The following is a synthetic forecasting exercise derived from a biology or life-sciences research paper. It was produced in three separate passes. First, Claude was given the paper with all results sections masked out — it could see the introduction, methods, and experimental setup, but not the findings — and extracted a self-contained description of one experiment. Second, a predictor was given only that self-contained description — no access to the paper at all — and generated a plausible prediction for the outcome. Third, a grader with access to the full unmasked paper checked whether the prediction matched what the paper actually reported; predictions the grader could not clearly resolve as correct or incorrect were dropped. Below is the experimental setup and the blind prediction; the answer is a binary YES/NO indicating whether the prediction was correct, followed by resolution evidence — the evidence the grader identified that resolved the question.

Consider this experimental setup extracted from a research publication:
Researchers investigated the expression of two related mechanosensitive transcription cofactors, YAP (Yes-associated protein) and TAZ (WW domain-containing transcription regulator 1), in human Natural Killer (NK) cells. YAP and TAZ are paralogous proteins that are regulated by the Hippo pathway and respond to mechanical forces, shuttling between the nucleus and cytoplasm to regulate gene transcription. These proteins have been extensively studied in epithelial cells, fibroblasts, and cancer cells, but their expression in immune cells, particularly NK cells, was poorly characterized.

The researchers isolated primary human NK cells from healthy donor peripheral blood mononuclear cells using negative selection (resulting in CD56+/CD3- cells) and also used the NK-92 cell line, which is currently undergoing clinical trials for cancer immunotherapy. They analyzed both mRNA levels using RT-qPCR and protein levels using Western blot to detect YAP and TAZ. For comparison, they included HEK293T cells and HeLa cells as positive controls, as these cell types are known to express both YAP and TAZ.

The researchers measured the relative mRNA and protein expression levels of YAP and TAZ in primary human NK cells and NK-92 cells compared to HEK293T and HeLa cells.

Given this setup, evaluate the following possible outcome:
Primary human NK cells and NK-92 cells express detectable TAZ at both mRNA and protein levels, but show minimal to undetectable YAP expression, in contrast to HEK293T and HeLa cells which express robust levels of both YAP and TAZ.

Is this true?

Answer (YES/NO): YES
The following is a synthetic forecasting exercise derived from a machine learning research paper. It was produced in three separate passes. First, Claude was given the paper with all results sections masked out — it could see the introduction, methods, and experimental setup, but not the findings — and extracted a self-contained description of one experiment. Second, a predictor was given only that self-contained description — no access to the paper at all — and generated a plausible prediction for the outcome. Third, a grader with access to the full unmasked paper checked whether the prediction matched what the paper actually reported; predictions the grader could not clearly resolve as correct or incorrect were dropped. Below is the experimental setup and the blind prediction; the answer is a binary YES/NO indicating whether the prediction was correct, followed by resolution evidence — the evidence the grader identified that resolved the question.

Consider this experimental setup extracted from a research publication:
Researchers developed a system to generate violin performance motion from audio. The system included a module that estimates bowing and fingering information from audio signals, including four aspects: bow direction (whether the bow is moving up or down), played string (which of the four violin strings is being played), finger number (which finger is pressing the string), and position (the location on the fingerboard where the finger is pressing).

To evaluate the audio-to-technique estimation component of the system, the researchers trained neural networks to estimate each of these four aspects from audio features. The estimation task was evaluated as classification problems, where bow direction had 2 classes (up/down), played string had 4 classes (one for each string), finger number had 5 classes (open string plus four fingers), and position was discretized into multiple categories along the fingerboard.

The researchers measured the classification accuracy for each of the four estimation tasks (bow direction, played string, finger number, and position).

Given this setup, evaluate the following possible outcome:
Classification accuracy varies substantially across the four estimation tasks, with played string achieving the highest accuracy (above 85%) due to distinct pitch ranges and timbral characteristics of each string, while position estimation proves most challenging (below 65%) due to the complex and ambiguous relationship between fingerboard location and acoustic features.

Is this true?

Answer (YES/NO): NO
******************************
• **TO DO**: The reply should consist solely of the lines of the data, exact, from the opening line through the line with "The researchers isolated", inclusive.

• **EXERCISE RESULT**:
The following is a synthetic forecasting exercise derived from a biology or life-sciences research paper. It was produced in three separate passes. First, Claude was given the paper with all results sections masked out — it could see the introduction, methods, and experimental setup, but not the findings — and extracted a self-contained description of one experiment. Second, a predictor was given only that self-contained description — no access to the paper at all — and generated a plausible prediction for the outcome. Third, a grader with access to the full unmasked paper checked whether the prediction matched what the paper actually reported; predictions the grader could not clearly resolve as correct or incorrect were dropped. Below is the experimental setup and the blind prediction; the answer is a binary YES/NO indicating whether the prediction was correct, followed by resolution evidence — the evidence the grader identified that resolved the question.

Consider this experimental setup extracted from a research publication:
Researchers investigated the expression of two related mechanosensitive transcription cofactors, YAP (Yes-associated protein) and TAZ (WW domain-containing transcription regulator 1), in human Natural Killer (NK) cells. YAP and TAZ are paralogous proteins that are regulated by the Hippo pathway and respond to mechanical forces, shuttling between the nucleus and cytoplasm to regulate gene transcription. These proteins have been extensively studied in epithelial cells, fibroblasts, and cancer cells, but their expression in immune cells, particularly NK cells, was poorly characterized.

The researchers isolated primary human NK cells from healthy donor peripheral blood mononuclear cells using negative selection (resulting in CD56+/CD3- cells) and also used the NK-92 cell line, which is currently undergoing clinical trials for cancer immunotherapy. They analyzed both mRNA levels using RT-qPCR and protein levels using Western blot to detect YAP and TAZ. For comparison, they included HEK293T cells and HeLa cells as positive controls, as these cell types are known to express both YAP and TAZ.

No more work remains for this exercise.